Creativity by Markov Chain, or Why Predictive Text Isn’t the Novel-Writing Shortcut You’re Looking For

Over the past year, I’ve played with Botnik‘s predictive text generator to create everything from alternative histories of popular holidays to terrible Christmas carol lyrics to the median New Year’s resolutions. It’s fun, it’s silly, and it is far more labor-intensive than most people imagine computer-generated texts would be.

Most of the conversations I see around AI and text generation assume that writers are going to be put out of business shortly. They assume that AI can not only generate text but generate it well, without human intervention.

These assumptions are…a bit overdone.

Here’s why predictive-text novels won’t be the next big trend in literature.

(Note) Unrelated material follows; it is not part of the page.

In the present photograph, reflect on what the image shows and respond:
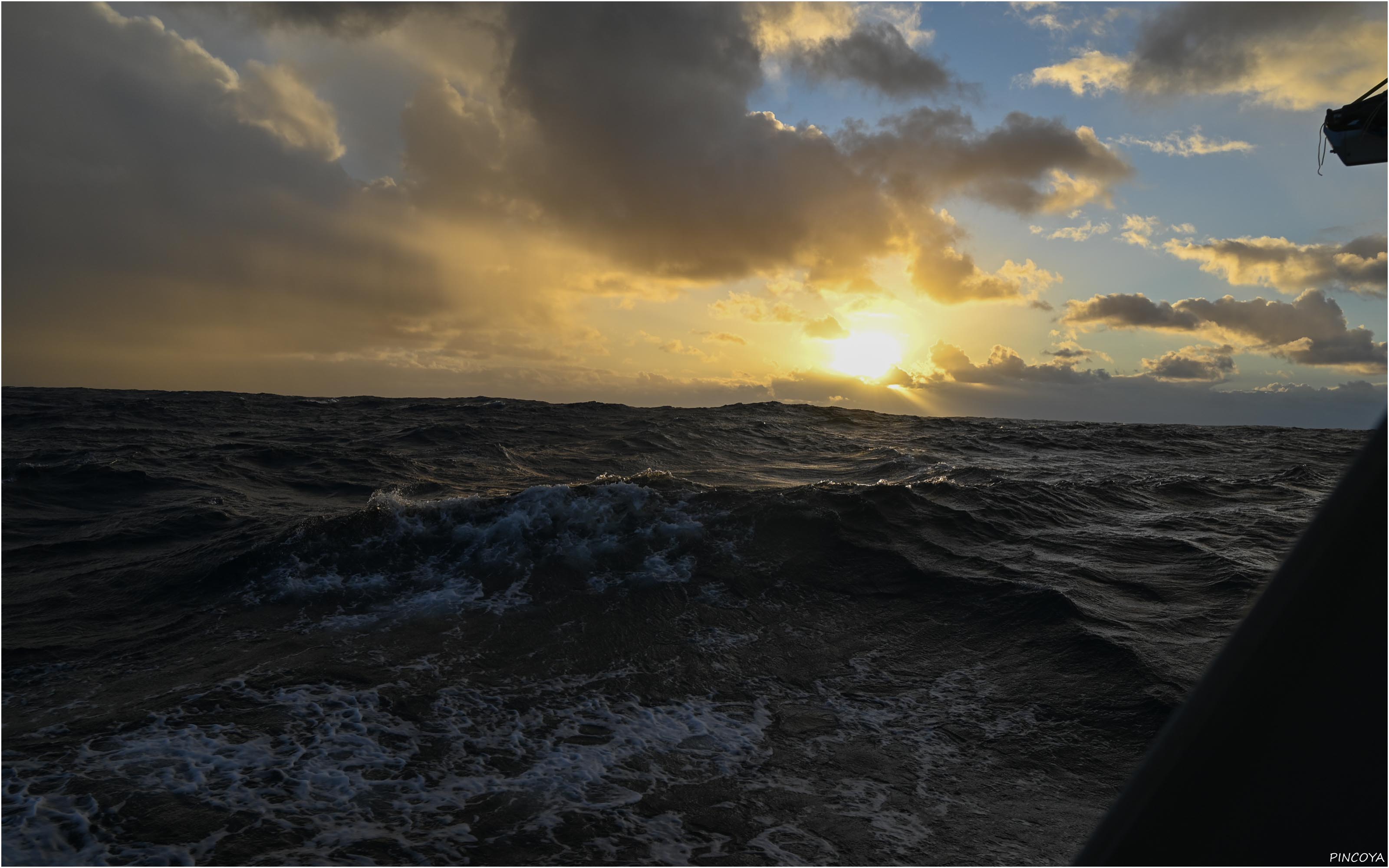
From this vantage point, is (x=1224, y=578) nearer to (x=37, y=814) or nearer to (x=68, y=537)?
(x=37, y=814)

social media image with title of blog post

What’s a Markov Chain?

Predictive text is typically powered by a Markov chain, an algorithm that tracks a set of defined “states” and determines the probability of jumping to the next state from a current position in any one state.

For instance, if you wanted to create a super-simple Markov chain model of a writer’s behavior, “writing” might be one state and “not-writing” might be another. (This list of possible states is called a “state space.”) At any given time, the writer is either “writing” or “not-writing.”

There are four possible transitions between “writing” and “not-writing”:

  1. writing to writing (“must finish paragraph!”),
  2. writing to not-writing (“what’s on Netflix?”),
  3. not-writing to writing (“once…upon…a…time”), and
  4. not-writing to not-writing (“why yes, I WILL binge all of The Witcher, thanks”).

Thus, the probability of making a transition from any state to any other state is 0.5 (here’s a visual representation). At least at the beginning.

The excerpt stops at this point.